Son expansion va provoquer le divorce américano-saoudien « C'est une guerre d'usure »

« Sud-Ouest ». Pour vous, le 11 septembre est une très vieille histoire...

Antoine Basbous. Oui. Il s'inscrit dans la logique d'un combat qui a commencé en 1744, avec l'alliance scellée entre les wahhabites et la famille des Saoud. Cinquante ans avant la Révolution française. Trente-deux ans avant l'indépendance des Etats-Unis. Le wahhabisme un mouvement de réforme pour revenir aux premiers siècles de l'islam, dont il fait une lecture sélective est un islam belliqueux qui préconise le djihad contre tous les « hérétiques » et, bien sûr, les infidèles, chrétiens et juifs. C'est cette alliance qui a fondé l'Arabie saoudite, le pays de Bin Laden (1), dont venaient quinze des dix-neuf kamikazes du 11 septembre.

Pourquoi l'explosion maintenant ?

Les wahhabites sont sortis de leur sanctuaire pour faire alliance avec les Américains pendant toute la guerre froide et combattre les régimes alignés sur l'URSS. En Afghanistan, ils se sont attribués la défaite de l'Armée rouge. Ils ont pris conscience qu'ils pouvaient faire tomber les empires et chuter les superpuissances. Le wahhabisme est ainsi la matrice de tous les mouvements islamistes sunnites à travers le monde, qui se sont ressourcés dans ses universités, ont bénéficié de l'aide du régime saoudien, et ont quasiment tous fait campagne en Afghanistan pour apprendre le maniement des armes et des explosifs.

Et l'Occident s'est laissé surprendre ?

Lorsque les Américains ont abandonné cet allié de circonstance après la défaite de l'ennemi commun soviétique, ils ont oublié qu'ils avaient laissé derrière eux des orphelins. Ils pensaient que ces Arabes, ces musulmans, ne passeraient jamais à l'action. Mais Bin Laden, ce n'est pas Saddam qui promet tous les ans la mère des batailles. Lui, quand il menace, il exécute. En frappant les Etats-Unis, parce qu'ils sont le « grand Satan » qui tient l'économie globalisée et méprise les petits en Palestine, en Irak ou ailleurs, Bin Laden et les siens sont convaincus que les « petits Satans » Europe, Arabie... tomberont d'eux-mêmes. Ils sont convaincus que Dieu les aidera, comme il avait permis à l'Islam de s'étendre sur presque tout le pourtour méditerranéen. Le rêve de Bin Laden est de réhabiliter le khalifat aboli par Atatrk en 1924.
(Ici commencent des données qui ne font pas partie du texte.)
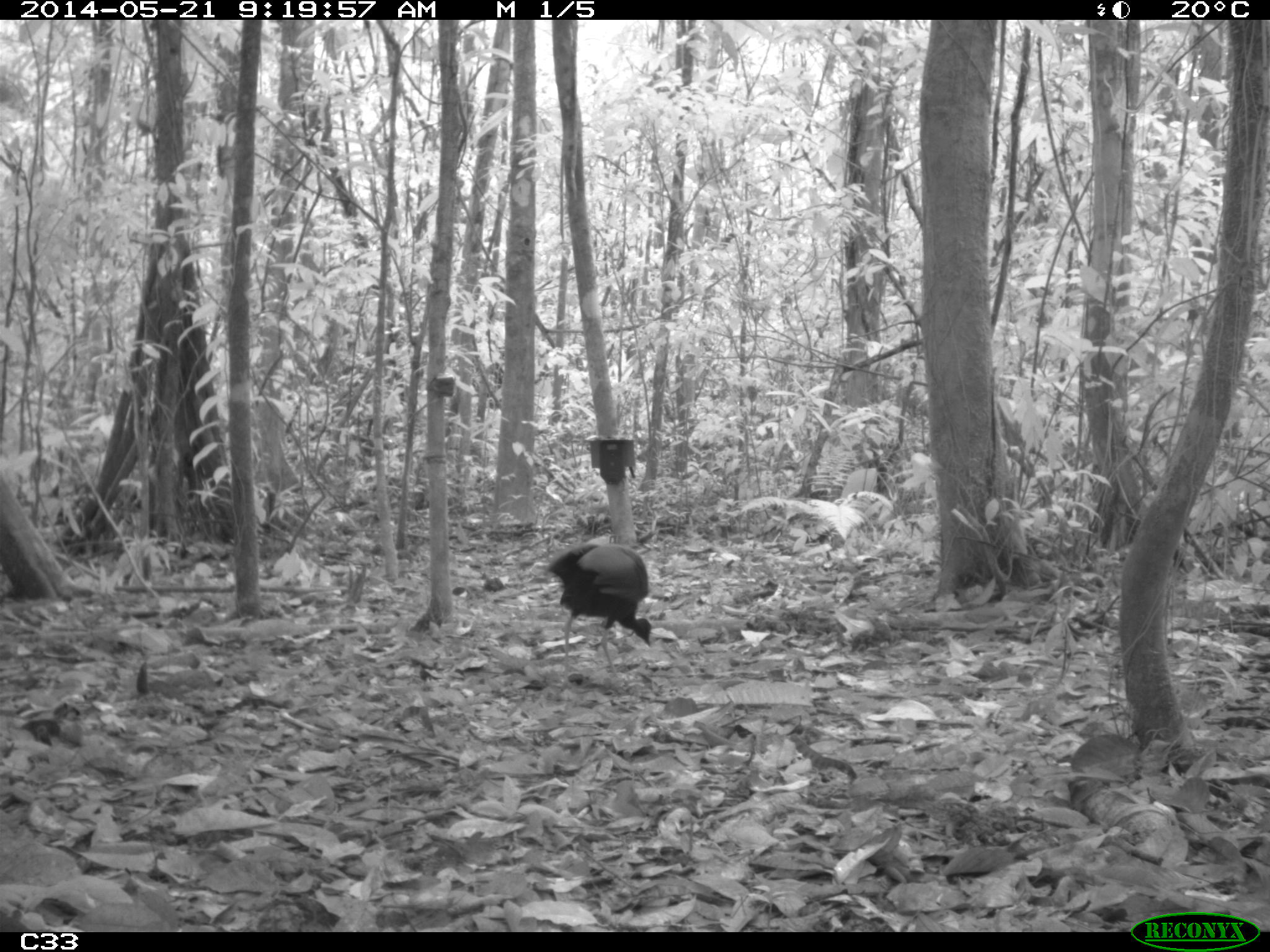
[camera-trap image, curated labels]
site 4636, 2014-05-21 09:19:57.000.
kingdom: Animalia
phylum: Chordata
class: Aves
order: Gruiformes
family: Psophiidae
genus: Psophia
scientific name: Psophia crepitans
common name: gray-winged trumpeter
Psophia crepitans (gray-winged trumpeter), count 2, age adult.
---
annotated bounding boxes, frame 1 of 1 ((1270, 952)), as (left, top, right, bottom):
psophia crepitans: (546, 543, 651, 677)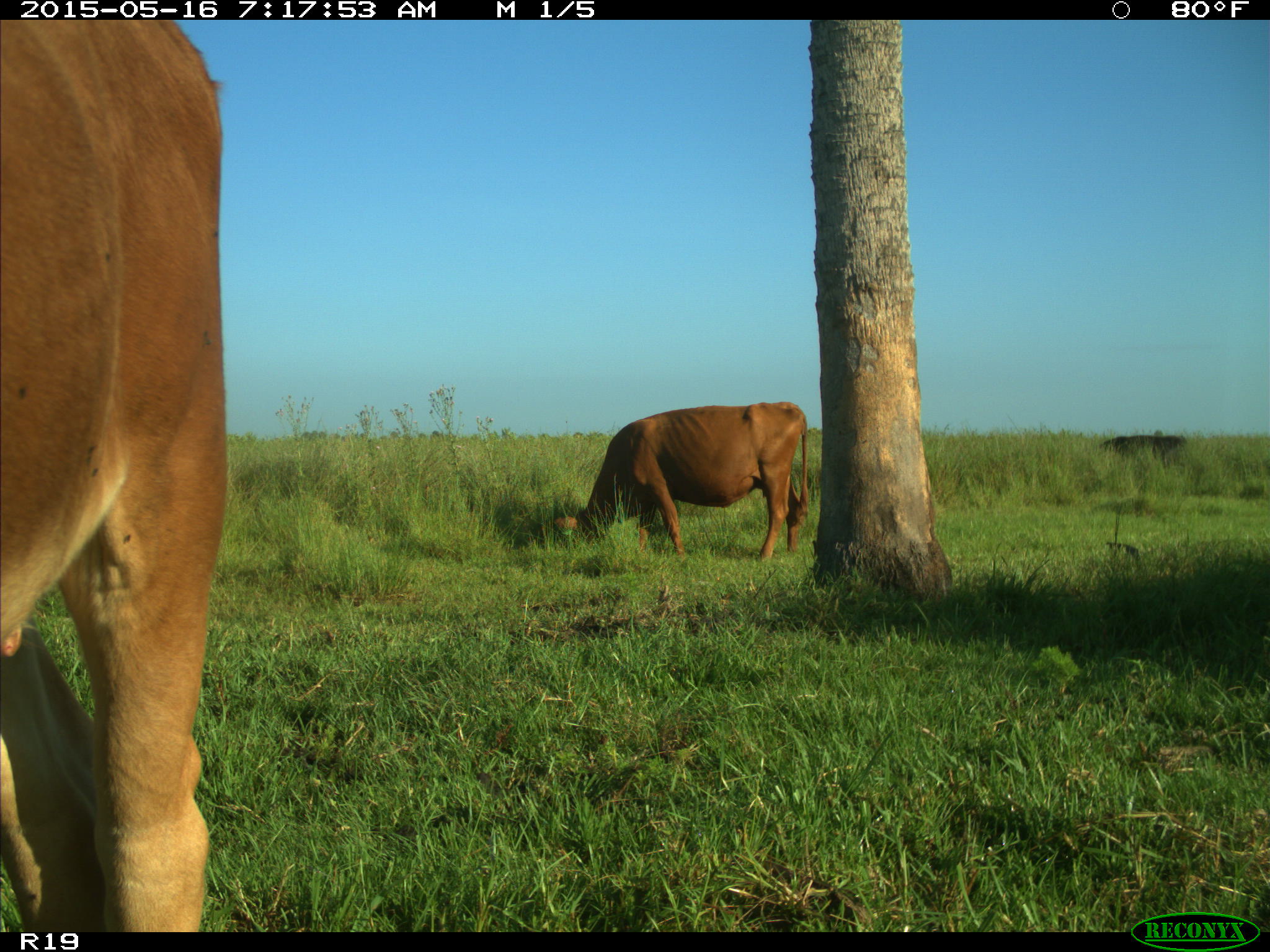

Il est encore loin du compte...

Sans doute. Mais il surfe sur les frustrations des musulmans blessés, humiliés, qui dépendent de tout alors qu'ils ont été un moment les maîtres du monde. A mon sens, l'islamisme est en train de progresser partout. Il est indomptable parce que, en face, il n'y a aucune force crédible pour présenter des solutions. Tous les régimes arabes ont créé leurs islamistes de service. Mais les gens n'y vont pas. Au contraire, Bin Laden fascine les opinions publiques arabes. Cet homme, né avec une cuiller en or dans la bouche, vit de rien dans les maquis. Alors que les régimes arabes sont corrompus, lui ne se met pas d'argent dans la poche. C'est pourquoi l'on n'hésite pas à lui verser la zakat, l'aumône. Alors que les dirigeants arabes sont impuissants, lui a fait pleurer les Américains en direct, à la télévision.

Comment, dans ces conditions, les Etats-Unis et l'Arabie saoudite peuvent-ils encore faire cause commune ?

Le mariage, scellé par les deux grands-pères de la nation, Roosevelt et Abdelaziz, était une affaire d'argent. Aujourd'hui, c'est vrai, le couple est au bord de la rupture. Les deux peuples se détestent. Mais il y a des papiers à régulariser; des opportunités à saisir. Car le divorce sera coûteux. L'Occident dépend du pétrole saoudien. L'intervention projetée en Irak n'a d'autre objectif que de substituer le pétrole irakien au pétrole saoudien pour solder le divorce.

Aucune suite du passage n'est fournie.